◆ **Set task 1**: Output as a JSON list of strings the rows from the line containing "How long is" through the end of the rows, one string per line, with blank lines omitted.
# START OF Text to read
Sam Sartor
# 2022-3-4
Hey! This page is a draft. Don't expect much from it.

Self referential data structures have been a long time wart of the Rust programming language. The Pin type works well enough to support async/await, but doesn’t make it any easier to manually create such structures safely.

Self-References Today

Despite what I said above, Rust today does actually support safe self-referential structs in a limited capacity. Go to right now and try running:

struct OwnAndRef<'this> {
    owned: i32,
    refed: &'this i32,

// allocate some space on the stack
let mut owner = OwnAndRef {
    owned: 42,
    refed: &-1,

// and now borrow your own field!
owner.refed = &owner.owned;

println!("{:?}", owner);

This code is totally absent of Pin<&mut T> schenenagins but the Rust compiler is aware that owner cannot be moved elsewhere on the stack.

owner.refed = &owner.owned;
              ------------ borrow of `owner.owned` occurs here

let new_owner = owner;
                move out of `owner` occurs here
                borrow later used here

How about we take this idea for a spin? Below is an example of a simple* arena-allocated tree structure. I admit it a bit artificial, since we can do the same thing with indices into a Vec (or even better, with generational_arena). But we have to start somewhere.

#[derive(Copy, Clone)]
enum Node<'this> {
    Branch(NodeRef<'this>, NodeRef<'this>),
use Node::*;

type NodeRef<'this> = &'this Cell<Node<'this>>;

struct Tree<'this> {
    arena: Arena<Cell<Node<'this>>>,
    root: NodeRef<'this>,

impl<'this> Tree<'this> {
    pub fn append(&self, num: i32) {
        let mut cell = self.root;
        while let Branch(_, right) = cell.get() {
            cell = right;

        let old = self.arena.alloc(Cell::new(cell.get()));
        let new = self.arena.alloc(Cell::new(Leaf(num)));
        cell.set(Branch(old, new));

    pub fn rotate(&self) {
        let top = self.root;
        let Branch(a, mid) = top.get() else { return };
        let Branch(b, c) = mid.get() else { return };
        mid.set(Branch(a, b));
        top.set(Branch(mid, c));

Except there’s a problem. How do we construct an empty tree object? The tree root has to be initialized with a reference to the arena, thus making the arena immovable. But the arena also has to be moved into the new struct:

let arena = Arena::new();
let root = arena.alloc(Cell::new(Leaf));
           ---------------------------- borrow of `arena` occurs here
let mut tree = Tree { arena, root };
                      ^^^^^  ---- borrow later used here
                      move out of `arena` occurs here

Reference Transplanting

Forget about self-references for a minute and consider the following code:

let a = Box::new((42, 69));
let r = &a.0;
let b = a;

In Rust today, this is totally illegal. We obviously deserve to be chastised with “cannot move out of a because it is borrowed” for attempting such blasphemy. But does this code really need to throw an error? I’d argue that it doesn’t, since the pointer underlying r is at no risk of invalidation. The memory r points to is still intact, just bound to a differently named variable.
# END OF Text to read
# START OF Excerpted records
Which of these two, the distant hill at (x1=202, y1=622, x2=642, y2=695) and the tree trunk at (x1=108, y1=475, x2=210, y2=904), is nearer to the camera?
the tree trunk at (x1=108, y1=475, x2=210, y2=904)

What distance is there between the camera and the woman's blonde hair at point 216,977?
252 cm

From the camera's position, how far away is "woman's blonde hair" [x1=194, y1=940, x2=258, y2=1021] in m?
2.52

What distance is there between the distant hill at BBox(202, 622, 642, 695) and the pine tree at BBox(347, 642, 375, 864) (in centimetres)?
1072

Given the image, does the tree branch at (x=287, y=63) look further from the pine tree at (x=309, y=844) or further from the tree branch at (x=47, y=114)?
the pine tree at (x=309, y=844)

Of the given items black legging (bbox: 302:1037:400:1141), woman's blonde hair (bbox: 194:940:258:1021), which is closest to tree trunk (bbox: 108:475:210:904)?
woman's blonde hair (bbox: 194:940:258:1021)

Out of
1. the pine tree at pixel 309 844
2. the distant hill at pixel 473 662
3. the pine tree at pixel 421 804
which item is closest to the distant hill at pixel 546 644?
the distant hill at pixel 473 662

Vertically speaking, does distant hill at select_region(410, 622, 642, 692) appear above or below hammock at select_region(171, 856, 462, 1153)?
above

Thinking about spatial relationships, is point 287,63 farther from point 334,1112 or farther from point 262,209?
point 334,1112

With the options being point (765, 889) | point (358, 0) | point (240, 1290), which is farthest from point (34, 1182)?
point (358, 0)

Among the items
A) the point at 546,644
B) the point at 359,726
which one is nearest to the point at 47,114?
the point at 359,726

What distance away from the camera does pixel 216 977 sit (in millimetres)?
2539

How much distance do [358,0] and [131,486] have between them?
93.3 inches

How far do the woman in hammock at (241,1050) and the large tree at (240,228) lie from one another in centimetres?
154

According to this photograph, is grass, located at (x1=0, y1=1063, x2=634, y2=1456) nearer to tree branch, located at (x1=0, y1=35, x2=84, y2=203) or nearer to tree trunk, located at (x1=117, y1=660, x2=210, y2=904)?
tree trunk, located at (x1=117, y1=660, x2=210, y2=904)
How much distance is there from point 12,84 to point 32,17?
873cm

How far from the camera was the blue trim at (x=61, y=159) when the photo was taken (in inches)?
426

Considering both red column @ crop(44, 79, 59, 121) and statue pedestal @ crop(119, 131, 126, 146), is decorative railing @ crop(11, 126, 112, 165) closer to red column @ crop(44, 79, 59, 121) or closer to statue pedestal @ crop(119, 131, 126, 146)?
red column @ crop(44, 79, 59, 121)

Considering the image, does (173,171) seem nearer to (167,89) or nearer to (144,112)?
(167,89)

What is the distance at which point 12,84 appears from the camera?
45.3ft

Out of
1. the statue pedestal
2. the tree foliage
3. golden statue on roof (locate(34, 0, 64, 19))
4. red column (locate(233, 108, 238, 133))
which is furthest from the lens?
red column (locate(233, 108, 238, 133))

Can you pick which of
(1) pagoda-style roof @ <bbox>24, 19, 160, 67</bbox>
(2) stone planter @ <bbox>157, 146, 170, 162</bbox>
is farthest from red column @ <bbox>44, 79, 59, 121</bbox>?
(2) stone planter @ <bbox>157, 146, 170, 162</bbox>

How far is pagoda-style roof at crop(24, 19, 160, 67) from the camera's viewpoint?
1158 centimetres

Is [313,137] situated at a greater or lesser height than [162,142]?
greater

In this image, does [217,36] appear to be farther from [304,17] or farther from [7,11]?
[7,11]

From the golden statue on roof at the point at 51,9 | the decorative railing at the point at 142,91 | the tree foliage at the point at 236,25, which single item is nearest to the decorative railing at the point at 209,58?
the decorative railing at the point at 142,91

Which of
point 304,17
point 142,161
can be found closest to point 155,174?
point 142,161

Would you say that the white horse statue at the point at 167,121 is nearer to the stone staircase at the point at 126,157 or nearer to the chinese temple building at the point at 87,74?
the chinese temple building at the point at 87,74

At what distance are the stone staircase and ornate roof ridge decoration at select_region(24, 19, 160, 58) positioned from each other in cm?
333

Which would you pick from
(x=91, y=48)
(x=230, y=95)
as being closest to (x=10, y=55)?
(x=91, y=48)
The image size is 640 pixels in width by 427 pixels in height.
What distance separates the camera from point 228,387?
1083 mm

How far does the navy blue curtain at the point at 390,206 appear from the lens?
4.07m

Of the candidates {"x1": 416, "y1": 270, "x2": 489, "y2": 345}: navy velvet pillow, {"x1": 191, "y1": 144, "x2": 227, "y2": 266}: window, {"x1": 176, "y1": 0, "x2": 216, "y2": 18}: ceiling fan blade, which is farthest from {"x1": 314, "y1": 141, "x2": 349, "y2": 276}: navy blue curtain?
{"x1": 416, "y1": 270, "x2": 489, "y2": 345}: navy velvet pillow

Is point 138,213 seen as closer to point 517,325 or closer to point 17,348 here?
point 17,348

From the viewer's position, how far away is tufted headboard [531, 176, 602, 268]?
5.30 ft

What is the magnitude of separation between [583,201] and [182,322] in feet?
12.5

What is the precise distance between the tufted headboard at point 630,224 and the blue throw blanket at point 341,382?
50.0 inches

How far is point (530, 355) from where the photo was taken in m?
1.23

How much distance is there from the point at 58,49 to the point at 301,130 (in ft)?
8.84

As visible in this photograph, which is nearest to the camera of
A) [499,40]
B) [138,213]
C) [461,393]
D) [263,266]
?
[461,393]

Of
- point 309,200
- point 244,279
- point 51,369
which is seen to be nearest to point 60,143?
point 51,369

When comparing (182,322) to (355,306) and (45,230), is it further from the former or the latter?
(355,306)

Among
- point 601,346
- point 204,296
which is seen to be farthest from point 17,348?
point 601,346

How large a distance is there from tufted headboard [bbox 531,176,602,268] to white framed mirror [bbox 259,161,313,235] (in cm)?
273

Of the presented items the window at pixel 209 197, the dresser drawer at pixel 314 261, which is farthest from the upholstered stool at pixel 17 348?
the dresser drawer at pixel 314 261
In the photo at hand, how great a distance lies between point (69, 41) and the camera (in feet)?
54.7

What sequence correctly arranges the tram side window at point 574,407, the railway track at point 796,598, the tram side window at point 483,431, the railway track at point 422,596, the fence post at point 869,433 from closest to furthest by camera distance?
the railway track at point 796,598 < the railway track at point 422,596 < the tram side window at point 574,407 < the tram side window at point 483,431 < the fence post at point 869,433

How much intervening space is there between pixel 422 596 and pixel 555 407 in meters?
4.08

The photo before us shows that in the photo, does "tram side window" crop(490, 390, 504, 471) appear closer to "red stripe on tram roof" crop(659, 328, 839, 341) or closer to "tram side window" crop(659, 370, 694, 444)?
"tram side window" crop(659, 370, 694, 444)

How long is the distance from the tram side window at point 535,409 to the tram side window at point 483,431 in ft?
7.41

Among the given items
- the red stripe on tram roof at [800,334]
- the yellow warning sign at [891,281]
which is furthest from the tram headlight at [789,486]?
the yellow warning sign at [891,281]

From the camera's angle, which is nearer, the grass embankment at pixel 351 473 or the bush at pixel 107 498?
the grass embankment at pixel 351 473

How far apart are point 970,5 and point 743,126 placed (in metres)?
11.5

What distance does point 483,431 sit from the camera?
# END OF Excerpted records
◆ **Set task 2**: According to the draft on Rust self-referential structures, what does the Pin type work well enough to support?

◆ **Worked answer 1**:
[
  "How long is the distance from the tram side window at point 535,409 to the tram side window at point 483,431 in ft?",
  "7.41",
  "Among the given items",
  "- the red stripe on tram roof at [800,334]",
  "- the yellow warning sign at [891,281]",
  "which is furthest from the tram headlight at [789,486]?",
  "the yellow warning sign at [891,281]",
  "From the camera's angle, which is nearer, the grass embankment at pixel 351 473 or the bush at pixel 107 498?",
  "the grass embankment at pixel 351 473",
  "How far apart are point 970,5 and point 743,126 placed (in metres)?",
  "11.5",
  "What distance does point 483,431 sit from the camera?"
]

◆ **Worked answer 2**: Async/await.